— Begin Extracted entries —
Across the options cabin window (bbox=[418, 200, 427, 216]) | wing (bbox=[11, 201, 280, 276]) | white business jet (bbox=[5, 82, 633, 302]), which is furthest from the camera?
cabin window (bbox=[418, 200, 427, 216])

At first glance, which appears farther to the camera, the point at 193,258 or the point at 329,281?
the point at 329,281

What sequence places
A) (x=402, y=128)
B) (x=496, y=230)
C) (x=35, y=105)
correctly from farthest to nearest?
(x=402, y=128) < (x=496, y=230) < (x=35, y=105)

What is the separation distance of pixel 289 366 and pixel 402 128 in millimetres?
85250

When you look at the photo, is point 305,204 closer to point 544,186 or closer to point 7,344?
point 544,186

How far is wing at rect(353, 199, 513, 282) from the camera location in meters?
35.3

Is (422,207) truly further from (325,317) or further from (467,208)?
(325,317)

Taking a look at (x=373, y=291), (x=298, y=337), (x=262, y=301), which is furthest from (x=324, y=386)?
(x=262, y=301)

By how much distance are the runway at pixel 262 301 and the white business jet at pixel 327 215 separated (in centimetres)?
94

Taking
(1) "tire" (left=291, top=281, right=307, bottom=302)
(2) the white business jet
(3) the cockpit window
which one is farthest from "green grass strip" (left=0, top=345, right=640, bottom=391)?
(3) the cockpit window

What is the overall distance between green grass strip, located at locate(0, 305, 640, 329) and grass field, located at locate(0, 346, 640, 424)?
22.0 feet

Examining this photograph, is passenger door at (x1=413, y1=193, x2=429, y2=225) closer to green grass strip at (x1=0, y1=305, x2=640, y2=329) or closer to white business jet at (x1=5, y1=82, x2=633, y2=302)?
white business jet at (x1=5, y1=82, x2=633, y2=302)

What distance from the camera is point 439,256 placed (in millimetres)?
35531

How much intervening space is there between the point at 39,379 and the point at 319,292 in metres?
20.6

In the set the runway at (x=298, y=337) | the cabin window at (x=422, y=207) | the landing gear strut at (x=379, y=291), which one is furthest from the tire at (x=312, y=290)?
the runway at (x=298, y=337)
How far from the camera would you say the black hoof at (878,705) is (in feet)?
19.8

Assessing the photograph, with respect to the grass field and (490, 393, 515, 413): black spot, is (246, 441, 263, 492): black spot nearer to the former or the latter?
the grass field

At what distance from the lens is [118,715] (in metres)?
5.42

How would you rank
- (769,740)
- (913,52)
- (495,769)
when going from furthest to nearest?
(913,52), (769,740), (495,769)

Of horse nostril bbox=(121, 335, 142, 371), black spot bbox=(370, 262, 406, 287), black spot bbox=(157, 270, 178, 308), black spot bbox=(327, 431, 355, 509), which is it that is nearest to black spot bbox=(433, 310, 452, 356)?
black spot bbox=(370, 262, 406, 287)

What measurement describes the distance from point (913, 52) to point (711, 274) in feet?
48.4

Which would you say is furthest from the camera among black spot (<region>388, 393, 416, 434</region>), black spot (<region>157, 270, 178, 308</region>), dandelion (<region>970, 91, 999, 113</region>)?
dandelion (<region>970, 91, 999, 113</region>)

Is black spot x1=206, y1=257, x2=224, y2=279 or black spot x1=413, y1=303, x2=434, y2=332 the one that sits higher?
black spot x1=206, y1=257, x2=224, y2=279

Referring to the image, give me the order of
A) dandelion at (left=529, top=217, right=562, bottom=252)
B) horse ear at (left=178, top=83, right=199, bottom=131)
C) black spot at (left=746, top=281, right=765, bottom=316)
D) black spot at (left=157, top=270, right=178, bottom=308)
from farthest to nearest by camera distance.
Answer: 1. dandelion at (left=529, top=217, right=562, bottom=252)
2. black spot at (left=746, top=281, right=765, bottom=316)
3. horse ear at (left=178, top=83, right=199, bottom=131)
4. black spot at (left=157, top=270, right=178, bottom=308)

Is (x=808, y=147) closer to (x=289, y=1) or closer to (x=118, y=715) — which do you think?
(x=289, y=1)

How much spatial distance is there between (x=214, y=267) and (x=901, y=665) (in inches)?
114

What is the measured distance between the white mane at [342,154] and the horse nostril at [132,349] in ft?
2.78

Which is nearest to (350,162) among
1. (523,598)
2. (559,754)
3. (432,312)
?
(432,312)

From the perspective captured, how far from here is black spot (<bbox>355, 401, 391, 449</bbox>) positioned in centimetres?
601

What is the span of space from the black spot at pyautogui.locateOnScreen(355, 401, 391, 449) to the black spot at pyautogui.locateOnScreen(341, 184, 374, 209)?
— End Extracted entries —
Task details: Swap "green grass strip" for "grass verge" throughout the listing above and write out every line again with everything else unchanged.

In response:
Across the options cabin window (bbox=[418, 200, 427, 216]) | wing (bbox=[11, 201, 280, 276]) | white business jet (bbox=[5, 82, 633, 302]), which is furthest from the camera?
cabin window (bbox=[418, 200, 427, 216])

At first glance, which appears farther to the camera, the point at 193,258 or the point at 329,281?
the point at 329,281

What sequence places
A) (x=402, y=128)
B) (x=496, y=230)
C) (x=35, y=105)
correctly from farthest to nearest?
(x=402, y=128) < (x=496, y=230) < (x=35, y=105)

What is the separation distance of pixel 289 366 and pixel 402 128 in millimetres?
85250

When you look at the photo, is point 305,204 closer to point 544,186 or closer to point 7,344?
point 544,186

How far is wing at rect(353, 199, 513, 282) from the camera location in meters?
35.3

Is (422,207) truly further from (325,317) or further from (467,208)?
(325,317)

Taking a look at (x=373, y=291), (x=298, y=337), (x=262, y=301), which is furthest from (x=324, y=386)?
(x=262, y=301)

By how much distance are the runway at pixel 262 301 and the white business jet at pixel 327 215 separated (in centimetres)?
94

Taking
(1) "tire" (left=291, top=281, right=307, bottom=302)
(2) the white business jet
(3) the cockpit window
which one is farthest from "grass verge" (left=0, top=345, right=640, bottom=391)?
(3) the cockpit window

What is the overall distance between grass verge, located at locate(0, 305, 640, 329) and grass field, located at locate(0, 346, 640, 424)?
22.0 feet

Examining this photograph, is passenger door at (x1=413, y1=193, x2=429, y2=225) closer to grass verge at (x1=0, y1=305, x2=640, y2=329) or closer to white business jet at (x1=5, y1=82, x2=633, y2=302)?
white business jet at (x1=5, y1=82, x2=633, y2=302)

What distance from the camera is point 439,256 placed (in millimetres)?
35531

How much intervening space is there between the point at 39,379 and the point at 319,292 in metres?
20.6

In the set the runway at (x=298, y=337) | the cabin window at (x=422, y=207) | the landing gear strut at (x=379, y=291), which one is furthest from the tire at (x=312, y=290)?
the runway at (x=298, y=337)
How far from the camera would you say the black hoof at (878,705) is (in feet)?
19.8

Assessing the photograph, with respect to the grass field and (490, 393, 515, 413): black spot, is (246, 441, 263, 492): black spot nearer to the former or the latter?
the grass field

At what distance from the lens is [118,715] (in metres)?
5.42

How would you rank
- (769,740)
- (913,52)
- (495,769)
when going from furthest to nearest?
(913,52), (769,740), (495,769)

Of horse nostril bbox=(121, 335, 142, 371), black spot bbox=(370, 262, 406, 287), black spot bbox=(157, 270, 178, 308), black spot bbox=(327, 431, 355, 509), which is it that is nearest to black spot bbox=(433, 310, 452, 356)?
black spot bbox=(370, 262, 406, 287)

What measurement describes the distance from point (913, 52) to point (711, 274) in feet?
48.4

Which would you say is furthest from the camera among black spot (<region>388, 393, 416, 434</region>), black spot (<region>157, 270, 178, 308</region>), dandelion (<region>970, 91, 999, 113</region>)?
dandelion (<region>970, 91, 999, 113</region>)

Is black spot x1=206, y1=257, x2=224, y2=279 or black spot x1=413, y1=303, x2=434, y2=332 the one that sits higher?
black spot x1=206, y1=257, x2=224, y2=279

Referring to the image, give me the order of
A) dandelion at (left=529, top=217, right=562, bottom=252)
B) horse ear at (left=178, top=83, right=199, bottom=131)
C) black spot at (left=746, top=281, right=765, bottom=316)
D) black spot at (left=157, top=270, right=178, bottom=308)
from farthest to nearest by camera distance.
Answer: 1. dandelion at (left=529, top=217, right=562, bottom=252)
2. black spot at (left=746, top=281, right=765, bottom=316)
3. horse ear at (left=178, top=83, right=199, bottom=131)
4. black spot at (left=157, top=270, right=178, bottom=308)

Is (x=808, y=147) closer to (x=289, y=1) or closer to (x=118, y=715) — which do you think?
(x=289, y=1)

How much spatial distance is there between (x=214, y=267) and (x=901, y=665) (in inches)?
114

What is the measured distance between the white mane at [342,154] and the horse nostril at [132,349] in ft?
2.78

Which is nearest to (350,162) among
1. (523,598)
2. (559,754)
3. (432,312)
?
(432,312)

From the perspective captured, how far from here is black spot (<bbox>355, 401, 391, 449</bbox>) positioned in centimetres?
601

What is the span of space from the black spot at pyautogui.locateOnScreen(355, 401, 391, 449) to the black spot at pyautogui.locateOnScreen(341, 184, 374, 209)?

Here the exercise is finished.